In fact, so desperate was I to have an adventure that I seriously considered cycling across Canada using my arms. Or failing that, crutching across with the aid of a skateboard. East coast to west coast. Then, having arrived in Vancouver I planned to learn to kayak among the spectacular offshore likes of Salt Spring Island before paddling up the coast to Alaska. Yes, well, having your head in the paddy fields of cloud cuckoo land is sometimes what life is all about.

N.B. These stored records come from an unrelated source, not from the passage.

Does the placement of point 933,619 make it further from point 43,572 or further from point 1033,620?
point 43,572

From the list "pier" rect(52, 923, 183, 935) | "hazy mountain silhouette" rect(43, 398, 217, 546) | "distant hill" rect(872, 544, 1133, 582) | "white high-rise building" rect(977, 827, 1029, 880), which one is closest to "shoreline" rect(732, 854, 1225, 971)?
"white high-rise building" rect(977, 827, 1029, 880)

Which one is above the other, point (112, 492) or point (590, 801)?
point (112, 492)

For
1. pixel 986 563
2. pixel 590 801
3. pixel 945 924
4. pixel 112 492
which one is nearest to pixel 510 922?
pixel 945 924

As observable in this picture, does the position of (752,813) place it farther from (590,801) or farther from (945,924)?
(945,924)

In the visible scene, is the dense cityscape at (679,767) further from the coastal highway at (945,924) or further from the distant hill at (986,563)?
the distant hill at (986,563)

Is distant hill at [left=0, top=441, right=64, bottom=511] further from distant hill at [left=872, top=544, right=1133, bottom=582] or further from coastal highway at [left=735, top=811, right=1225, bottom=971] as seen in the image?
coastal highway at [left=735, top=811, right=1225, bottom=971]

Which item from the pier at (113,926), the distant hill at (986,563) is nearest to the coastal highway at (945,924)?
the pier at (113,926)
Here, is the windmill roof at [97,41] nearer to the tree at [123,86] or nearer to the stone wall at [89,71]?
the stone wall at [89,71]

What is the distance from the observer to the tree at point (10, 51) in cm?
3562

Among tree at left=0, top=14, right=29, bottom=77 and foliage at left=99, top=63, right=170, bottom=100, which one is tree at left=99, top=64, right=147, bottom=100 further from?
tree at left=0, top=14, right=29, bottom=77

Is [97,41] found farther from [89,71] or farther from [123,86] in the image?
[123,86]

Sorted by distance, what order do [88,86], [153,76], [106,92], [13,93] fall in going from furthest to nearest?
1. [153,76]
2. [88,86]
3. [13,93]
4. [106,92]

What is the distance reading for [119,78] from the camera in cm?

But then, just as I was oiling the wheels of my rocky Mountain turbo-boosted skateboard into action, and devising a method of making my crutches double up as tent poles and paddles and grisly bear deterrents, my wayward starboard knee suddenly clunked into gear and decided to revolve -- up to a point. Good enough for low-key pedal-propulsion at least. And sitting back on board my pink, cobweb-dusted machine felt like heaven on a plate. It was sheer and utter ecstasy to be hurling along like a wombat out of hell through the fast-closing gaps of London's bicycle-crunching buses, and bumping and bouncing over the multiple multi-storeyed bottomless potholes again.

At last, instead of gnawing stagnated frustration, I was getting places with exhilaration and speedy ease. My legs spun, my head sung, my blood-flooded heart pounded and bounded with vigour once more. My knee may not be the knee of all bees, but as long as it's wound well up to a hefty and daily crank-pushing spin, I vow never to complain about any headwinds or sidewinds or wide winds again.

Because, as all cyclists know, winds are not so much westerlies or easterlies as forever againsterlies. Now, for the first time in my life awheel, I relish them and love them, because to have no wind in your face is the worst wind of all.